### PAGE EXCERPT
--

The end of your story is brilliant.
The dragons, twelve,
stood taller than their ruins. They sniffed the air. They stretched their
metallic spines and wagged their tails through steel columns. Their scales,
seamless skin, shimmered like gems under water. They combed the streets like a
pack of hybrid bloodhounds.
“You’re an expert on biotechnology like this,” Daniel whispered. “What do you
think they're looking for?”
I smiled. “Me.”
Well done.
Winner Y2W33
Sian Brighal
with In
the Flesh
This story grabbed me and wouldn’t let go. The question of
the dragons’ souls echoed long after this story was read. Well done.
Thank you all for participating.
Until next Saturday.
Dragons stalk the streets, puffing out smoke and clattering their mechanical wings. Most cheer, waving their banners, yelling out the names of their heroes, the beasts that battle for their entertainment. Some scowl, having lost money on the annual bouts between the leviathans of bronze, silver, copper and brass: the mythical made manifest, breathing fire to melt their foes into precious pools to be gathered up with due reverence at the end.
A few simply watched, studying the newly forged and beaten panels, wondering if any of them were still unique…how much of each other resided in each one? For metal had memory…and with each smelting in the arena and reforging at the smith, the dragons’ flesh healed as one: bits of victor and vanquished, old and new, battle-hungry and battle-weary alike. On the outside, the dragons looked no different, recast in the same long adored image, but their bodies must almost be as one by now.

--

### EXTRACTED RECORDS
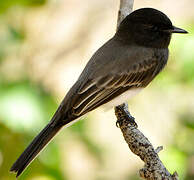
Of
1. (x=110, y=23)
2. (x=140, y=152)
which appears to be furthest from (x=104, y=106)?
(x=110, y=23)

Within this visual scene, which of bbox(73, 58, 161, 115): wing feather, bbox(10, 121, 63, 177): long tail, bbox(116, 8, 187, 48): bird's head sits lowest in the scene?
bbox(10, 121, 63, 177): long tail

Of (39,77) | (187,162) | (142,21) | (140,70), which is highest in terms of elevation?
(142,21)

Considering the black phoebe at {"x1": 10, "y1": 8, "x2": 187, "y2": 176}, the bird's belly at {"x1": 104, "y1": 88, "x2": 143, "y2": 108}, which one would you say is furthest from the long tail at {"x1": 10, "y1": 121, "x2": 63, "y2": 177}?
the bird's belly at {"x1": 104, "y1": 88, "x2": 143, "y2": 108}

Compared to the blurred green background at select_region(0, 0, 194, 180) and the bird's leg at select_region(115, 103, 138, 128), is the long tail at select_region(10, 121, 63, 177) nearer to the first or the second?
the blurred green background at select_region(0, 0, 194, 180)

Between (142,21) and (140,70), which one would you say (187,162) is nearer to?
(140,70)

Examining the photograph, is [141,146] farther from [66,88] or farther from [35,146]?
[66,88]

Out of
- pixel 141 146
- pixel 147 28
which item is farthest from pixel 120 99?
pixel 147 28

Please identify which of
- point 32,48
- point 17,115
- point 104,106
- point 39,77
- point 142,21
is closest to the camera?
→ point 17,115

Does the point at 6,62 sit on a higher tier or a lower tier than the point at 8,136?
higher
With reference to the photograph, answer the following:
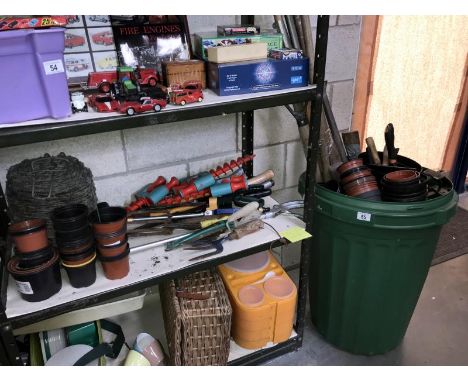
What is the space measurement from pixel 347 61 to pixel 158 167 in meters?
0.97

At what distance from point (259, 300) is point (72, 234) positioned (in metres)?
0.67

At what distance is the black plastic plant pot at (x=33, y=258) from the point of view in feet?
3.13

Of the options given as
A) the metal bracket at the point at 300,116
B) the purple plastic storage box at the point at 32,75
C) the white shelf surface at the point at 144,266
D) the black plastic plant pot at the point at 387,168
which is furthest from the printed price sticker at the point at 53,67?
the black plastic plant pot at the point at 387,168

--

### TO-DO LIST
A: Translate this sentence from the dragon contest excerpt into Spanish: "This story grabbed me and wouldn't let go."
B: Resume the dragon contest excerpt, picking up right after its final sentence.

### RESULTS OF THE TASKS
A: Esta historia me atrapó y no me soltó.

B:
And their souls?
No metal beast had souls! Such talk was seditious…or pandering to the pious who thought gambling a sin and would use any argument to bring down the Dragon Arena. But…a few of the old artisans remembered stories of the beasts’ first forging, when they were weapons and rose from ruined cities to rain down vengeance and hate upon foes: when claws were sharper and buffed skin was anointed with blood. And they whisper the rumour that human souls had put their undying spark into tightly wound heart mechanisms to give the metal monsters ‘life’ and understanding enough to be commanded.
So a few watched the dragons stalk past with a mix of pity and dread of war machines used as toys and what amalgam of hate and anger fleshed out the madness of a thousand souls existing as one.